The Truth About Johnny Cash And June Carter's Relationship

A wise old professor used to caution his students about feeling too confident in their own righteousness. "It could be," he'd say, "you just haven't met an offer you couldn't refuse." That must go double for entertainers, no matter their public image. The more popular, the more temptations to deal with. Because once you're bringing in serious money, nobody wants to say no. A terrific object lesson from the "public image/no/temptation" file is the incredibly romantic tale of Johnny Cash and his second wife, June Carter. 

Back in the early days, the man in black was racking up hits and popularity, with his first wife at home and, eventually, four daughters. June Carter, meanwhile, was a member of the Carter Family — the daughter of Mother Maybelle Carter, as NPR reports — rendering her country music royalty. While Cash's wife, Vivian Liberto, stayed with the kids, he toured with the Carters, including June, and often had to reassure Liberto that he was true to their marriage: "I walk the line," he'd tell her, and probably stash that thought away for the future. 
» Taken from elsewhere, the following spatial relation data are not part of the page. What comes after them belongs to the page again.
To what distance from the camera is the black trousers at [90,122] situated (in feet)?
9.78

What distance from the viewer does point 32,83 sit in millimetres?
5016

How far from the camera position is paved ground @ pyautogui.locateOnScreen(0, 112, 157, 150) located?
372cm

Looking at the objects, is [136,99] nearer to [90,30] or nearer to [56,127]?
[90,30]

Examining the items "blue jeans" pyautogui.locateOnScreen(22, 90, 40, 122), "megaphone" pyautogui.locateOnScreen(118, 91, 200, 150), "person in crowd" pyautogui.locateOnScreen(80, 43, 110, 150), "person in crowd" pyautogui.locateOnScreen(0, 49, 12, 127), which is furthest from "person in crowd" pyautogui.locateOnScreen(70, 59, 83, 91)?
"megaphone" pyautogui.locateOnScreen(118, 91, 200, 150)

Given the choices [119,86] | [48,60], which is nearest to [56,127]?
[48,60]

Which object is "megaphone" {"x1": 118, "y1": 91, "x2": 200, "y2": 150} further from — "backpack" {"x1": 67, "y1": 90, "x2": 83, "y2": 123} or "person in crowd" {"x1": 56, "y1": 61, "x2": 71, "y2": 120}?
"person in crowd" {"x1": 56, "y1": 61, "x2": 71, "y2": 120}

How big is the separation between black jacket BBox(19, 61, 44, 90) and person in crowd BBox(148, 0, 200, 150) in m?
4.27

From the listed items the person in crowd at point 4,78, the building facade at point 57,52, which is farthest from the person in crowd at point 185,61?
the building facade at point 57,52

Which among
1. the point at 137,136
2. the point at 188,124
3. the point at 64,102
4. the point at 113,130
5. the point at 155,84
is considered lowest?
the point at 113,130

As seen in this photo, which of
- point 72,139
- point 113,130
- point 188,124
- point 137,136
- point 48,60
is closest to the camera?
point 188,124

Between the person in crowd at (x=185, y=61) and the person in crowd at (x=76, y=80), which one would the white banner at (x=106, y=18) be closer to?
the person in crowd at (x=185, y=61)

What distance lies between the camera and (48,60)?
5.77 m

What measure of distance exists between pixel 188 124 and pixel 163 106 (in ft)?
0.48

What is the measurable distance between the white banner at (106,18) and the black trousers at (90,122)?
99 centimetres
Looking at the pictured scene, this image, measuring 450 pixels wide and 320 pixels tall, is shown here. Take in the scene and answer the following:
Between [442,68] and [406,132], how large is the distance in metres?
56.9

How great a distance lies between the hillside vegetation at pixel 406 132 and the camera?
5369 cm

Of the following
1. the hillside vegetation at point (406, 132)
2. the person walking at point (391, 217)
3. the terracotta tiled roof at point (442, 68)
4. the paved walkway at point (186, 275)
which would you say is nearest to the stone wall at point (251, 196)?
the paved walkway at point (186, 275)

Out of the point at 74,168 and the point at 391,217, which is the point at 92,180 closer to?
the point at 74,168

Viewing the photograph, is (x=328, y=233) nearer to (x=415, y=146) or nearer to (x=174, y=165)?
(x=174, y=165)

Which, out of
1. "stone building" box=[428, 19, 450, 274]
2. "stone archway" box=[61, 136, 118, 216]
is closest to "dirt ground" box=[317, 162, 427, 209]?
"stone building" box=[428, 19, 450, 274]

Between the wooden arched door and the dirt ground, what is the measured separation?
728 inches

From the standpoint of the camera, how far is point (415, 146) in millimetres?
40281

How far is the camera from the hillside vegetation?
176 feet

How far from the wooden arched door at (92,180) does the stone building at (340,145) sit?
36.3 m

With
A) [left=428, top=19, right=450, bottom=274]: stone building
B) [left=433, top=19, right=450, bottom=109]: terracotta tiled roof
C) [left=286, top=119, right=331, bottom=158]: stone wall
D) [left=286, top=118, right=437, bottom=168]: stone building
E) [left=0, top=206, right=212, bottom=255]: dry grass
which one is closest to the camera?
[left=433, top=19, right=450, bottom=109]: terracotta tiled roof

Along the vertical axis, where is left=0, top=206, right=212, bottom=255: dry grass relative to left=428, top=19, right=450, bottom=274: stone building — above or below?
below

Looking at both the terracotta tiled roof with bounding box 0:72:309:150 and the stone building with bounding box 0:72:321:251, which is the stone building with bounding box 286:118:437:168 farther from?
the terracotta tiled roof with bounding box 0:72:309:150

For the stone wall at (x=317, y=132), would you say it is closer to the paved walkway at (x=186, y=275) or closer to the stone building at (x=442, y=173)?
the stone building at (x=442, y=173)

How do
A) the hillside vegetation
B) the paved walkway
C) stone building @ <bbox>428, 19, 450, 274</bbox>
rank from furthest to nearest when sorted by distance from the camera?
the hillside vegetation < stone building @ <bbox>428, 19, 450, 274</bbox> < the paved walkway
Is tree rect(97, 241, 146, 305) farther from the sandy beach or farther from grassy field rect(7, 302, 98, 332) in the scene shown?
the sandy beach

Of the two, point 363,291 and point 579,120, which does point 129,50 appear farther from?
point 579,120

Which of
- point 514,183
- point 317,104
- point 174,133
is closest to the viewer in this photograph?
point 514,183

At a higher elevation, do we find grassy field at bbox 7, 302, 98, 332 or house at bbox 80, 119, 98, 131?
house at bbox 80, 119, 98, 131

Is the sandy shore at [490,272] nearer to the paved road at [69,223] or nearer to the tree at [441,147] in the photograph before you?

According to Vivian's autobiography, I Walked the Line: My Life with Johnny, he was less than honest about that. Because temptation loomed large — both from drugs, as he became very fond of amphetamines, and from June Carter.

Despite everything, they remained married for 35 years

As the Ventura County Star reported, Liberto believed that it was Carter who went after Cash, not the other way around. Their daughter, Cindy, says that Carter "wanted Dad and she was going to get him. And she did. She made herself very available, to where he pursued her back."

June became Johnny's second wife, and Johnny her third husband. Arguably, theirs was not the most rock-solid foundation for a long-lasting marriage, built, perhaps, mostly on passion and desire (with a dollop of country music): as the Atlantic explains, Carter and her sister co-wrote Cash's hit "Ring of Fire," and the song was about her emotional response to she and the singer's forbidden relationship. That said, truth gets complicated, and Cash wasn't the only one relying on better living through chemistry. Their son, John, published his own book in 2007, reports Reuters, detailing not only his father's pill abuse, but his mother's. Evidently, their arguments were long and heated. She spent money egregiously, and he followed suit. As two people raised in religious households, there certainly had to have been enormous personal guilt over how their relationship began — just not enough to stop them. 

Nor did it keep him from cheating on her with her sister, Anita, as Esquire relates. Yet, somehow, Johnny and June made their marriage work. Per Biography, they had been married for 35 years when she died on May 15, 2003. Cash followed her into eternity that September.